Le Jeune Routy, Toulouse-Lautrec, 1883
by Vincent on juil.29, 2009, under IMPRESSIONNISME, TOULOUSE-LAUTREC Henri (de)
Henri de Toulouse-Lautrec, Le Jeune Routy, 1883
Huile sur toile, 65 x 48,8 cm
Monogramme en bas à gauche
Munich, Neue Pinakothek
- Est-ce en raison d’une certaine connivence due à leur jeunesse – moins de vingt ans – que le jeune Routy, l’un des paysans travaillant à Céleyran, fut pour Lautrec l’un de ses modèles de prédilection? Onze oeuvres le représentant subsistent (Sept fusains, un calque et trois tableaux), dont les deux plus abouties sont montrées à Paris. Après des dessins un peu vagues, Lautrec devient plus précis et étudie un paysan, le jeune Routy, « ce petit paysan robuste à l’expression vive bien qu’apparemment renfermé ».(C’est ainsi que M Sérullaz présente ce jeune paysan dans la préface du port-folio de facsimilés consacré par cette série par Dortu et Méric en 1975, dans lequels ils proposent un ordre à ces recherches) Ces recherches sont autant de preuve de tâtonnements, mais aussi d’une indéniable maestria. Il semble que cette oeuvre soit la plus tardive de la série. Au début, ce n’est pas la personnalité du modèle que Lautrec recherche, mais pourtant il n’est pas indifférent au visage du jeune Routy puisqu’il en fait un portrait très serré au fusain et en peinture. La meilleure preuve que chez Lautrec il n y a pas de paysans de convention est ce portrait, empreint d’une dimension bien humaine.

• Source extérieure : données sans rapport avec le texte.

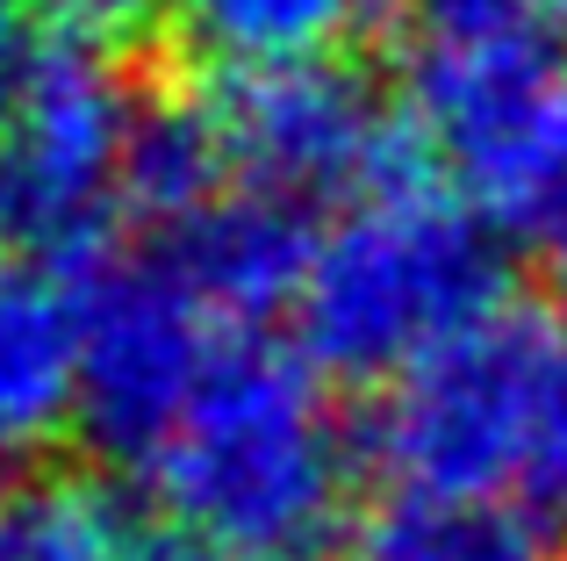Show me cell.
Masks as SVG:
<instances>
[{
  "label": "cell",
  "instance_id": "1",
  "mask_svg": "<svg viewBox=\"0 0 567 561\" xmlns=\"http://www.w3.org/2000/svg\"><path fill=\"white\" fill-rule=\"evenodd\" d=\"M144 468L173 533L223 561H331L352 548L360 447L295 346L230 338Z\"/></svg>",
  "mask_w": 567,
  "mask_h": 561
},
{
  "label": "cell",
  "instance_id": "2",
  "mask_svg": "<svg viewBox=\"0 0 567 561\" xmlns=\"http://www.w3.org/2000/svg\"><path fill=\"white\" fill-rule=\"evenodd\" d=\"M402 123L496 231L567 202V29L539 0H402Z\"/></svg>",
  "mask_w": 567,
  "mask_h": 561
},
{
  "label": "cell",
  "instance_id": "3",
  "mask_svg": "<svg viewBox=\"0 0 567 561\" xmlns=\"http://www.w3.org/2000/svg\"><path fill=\"white\" fill-rule=\"evenodd\" d=\"M367 453L402 497L517 504L567 490V309L503 295L381 389Z\"/></svg>",
  "mask_w": 567,
  "mask_h": 561
},
{
  "label": "cell",
  "instance_id": "4",
  "mask_svg": "<svg viewBox=\"0 0 567 561\" xmlns=\"http://www.w3.org/2000/svg\"><path fill=\"white\" fill-rule=\"evenodd\" d=\"M488 303H503L496 224L416 159L317 238L295 295V353L338 381H395Z\"/></svg>",
  "mask_w": 567,
  "mask_h": 561
},
{
  "label": "cell",
  "instance_id": "5",
  "mask_svg": "<svg viewBox=\"0 0 567 561\" xmlns=\"http://www.w3.org/2000/svg\"><path fill=\"white\" fill-rule=\"evenodd\" d=\"M152 101L115 51H43L37 86L0 130V245L51 274L109 267L101 238L130 216V144Z\"/></svg>",
  "mask_w": 567,
  "mask_h": 561
},
{
  "label": "cell",
  "instance_id": "6",
  "mask_svg": "<svg viewBox=\"0 0 567 561\" xmlns=\"http://www.w3.org/2000/svg\"><path fill=\"white\" fill-rule=\"evenodd\" d=\"M202 109L223 137L230 181L251 195L295 202V210H317V202L346 210L424 159L402 109H388L352 58L216 72Z\"/></svg>",
  "mask_w": 567,
  "mask_h": 561
},
{
  "label": "cell",
  "instance_id": "7",
  "mask_svg": "<svg viewBox=\"0 0 567 561\" xmlns=\"http://www.w3.org/2000/svg\"><path fill=\"white\" fill-rule=\"evenodd\" d=\"M86 303V381L80 432L109 461H152L202 396L208 367L230 346V324L187 288L166 259L152 267H94L80 288Z\"/></svg>",
  "mask_w": 567,
  "mask_h": 561
},
{
  "label": "cell",
  "instance_id": "8",
  "mask_svg": "<svg viewBox=\"0 0 567 561\" xmlns=\"http://www.w3.org/2000/svg\"><path fill=\"white\" fill-rule=\"evenodd\" d=\"M317 238L323 231H309V210L230 187L223 202H208L194 224H181L166 238V267L230 332H251L274 309H295V295L309 280V259H317Z\"/></svg>",
  "mask_w": 567,
  "mask_h": 561
},
{
  "label": "cell",
  "instance_id": "9",
  "mask_svg": "<svg viewBox=\"0 0 567 561\" xmlns=\"http://www.w3.org/2000/svg\"><path fill=\"white\" fill-rule=\"evenodd\" d=\"M86 303L51 267H0V453H37L80 425Z\"/></svg>",
  "mask_w": 567,
  "mask_h": 561
},
{
  "label": "cell",
  "instance_id": "10",
  "mask_svg": "<svg viewBox=\"0 0 567 561\" xmlns=\"http://www.w3.org/2000/svg\"><path fill=\"white\" fill-rule=\"evenodd\" d=\"M346 561H567L525 504H439L395 497L352 533Z\"/></svg>",
  "mask_w": 567,
  "mask_h": 561
},
{
  "label": "cell",
  "instance_id": "11",
  "mask_svg": "<svg viewBox=\"0 0 567 561\" xmlns=\"http://www.w3.org/2000/svg\"><path fill=\"white\" fill-rule=\"evenodd\" d=\"M144 519L94 476H37L0 497V561H144Z\"/></svg>",
  "mask_w": 567,
  "mask_h": 561
},
{
  "label": "cell",
  "instance_id": "12",
  "mask_svg": "<svg viewBox=\"0 0 567 561\" xmlns=\"http://www.w3.org/2000/svg\"><path fill=\"white\" fill-rule=\"evenodd\" d=\"M381 0H181V29L194 51L223 72L237 65H288V58H338Z\"/></svg>",
  "mask_w": 567,
  "mask_h": 561
},
{
  "label": "cell",
  "instance_id": "13",
  "mask_svg": "<svg viewBox=\"0 0 567 561\" xmlns=\"http://www.w3.org/2000/svg\"><path fill=\"white\" fill-rule=\"evenodd\" d=\"M230 159H223V137L208 123L202 94L187 101H152L137 123V144H130V216H144L152 231H181L208 202L230 195Z\"/></svg>",
  "mask_w": 567,
  "mask_h": 561
},
{
  "label": "cell",
  "instance_id": "14",
  "mask_svg": "<svg viewBox=\"0 0 567 561\" xmlns=\"http://www.w3.org/2000/svg\"><path fill=\"white\" fill-rule=\"evenodd\" d=\"M37 22H51L65 43H86V51H130L144 43L166 14H181V0H29Z\"/></svg>",
  "mask_w": 567,
  "mask_h": 561
},
{
  "label": "cell",
  "instance_id": "15",
  "mask_svg": "<svg viewBox=\"0 0 567 561\" xmlns=\"http://www.w3.org/2000/svg\"><path fill=\"white\" fill-rule=\"evenodd\" d=\"M37 8L29 0H0V130L14 123V109H22V94L37 86Z\"/></svg>",
  "mask_w": 567,
  "mask_h": 561
},
{
  "label": "cell",
  "instance_id": "16",
  "mask_svg": "<svg viewBox=\"0 0 567 561\" xmlns=\"http://www.w3.org/2000/svg\"><path fill=\"white\" fill-rule=\"evenodd\" d=\"M144 561H223V554H208L202 540H187V533H152V554Z\"/></svg>",
  "mask_w": 567,
  "mask_h": 561
},
{
  "label": "cell",
  "instance_id": "17",
  "mask_svg": "<svg viewBox=\"0 0 567 561\" xmlns=\"http://www.w3.org/2000/svg\"><path fill=\"white\" fill-rule=\"evenodd\" d=\"M546 245H554V280H560V295H567V202L554 210V224H546Z\"/></svg>",
  "mask_w": 567,
  "mask_h": 561
},
{
  "label": "cell",
  "instance_id": "18",
  "mask_svg": "<svg viewBox=\"0 0 567 561\" xmlns=\"http://www.w3.org/2000/svg\"><path fill=\"white\" fill-rule=\"evenodd\" d=\"M539 8H546V14H554V22L567 29V0H539Z\"/></svg>",
  "mask_w": 567,
  "mask_h": 561
}]
</instances>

- Cette série d’oeuvres brossées à Céleyran pendant l’été 1883 ou 1884 peut aussi être rattachée à un mouvement plus global, celui du naturalisme rural, de plein air, qui envahit l’art européen des années 1880. Lautrec semble essayer les formules esthétiques plus récentes de l’art moderne, tant sur le plan iconographique que stylistique. L’idéal du naturalisme était une présentation aussi complète que possible, permettant la compréhension physique et psychique du sujet, dans une appréhension franche et sincère, « un naturalisme intelligent » comme chez Bastien-Lepage, Léon Lhermitte, Jules Breton et Pascal Dagnan Bouveret. La palette de Lautrec, à cette époque est caractéristique de la peinture de plein air, prouvant un naturalisme qui a assimilé en les édulcorant les conquêtes récentes, les hardiesses chromatiques de l’impressionisme.
- Les ressemblances avec Manet, qui ont été abondamment mentionnées par Christophe Heilmann (1985 Munich) ne sont que superficielles et les possibles contacts historiques ne sont pas toujours très probants. Lautrec avait-il pu voir Manet au moment où il peignit cette oeuvre?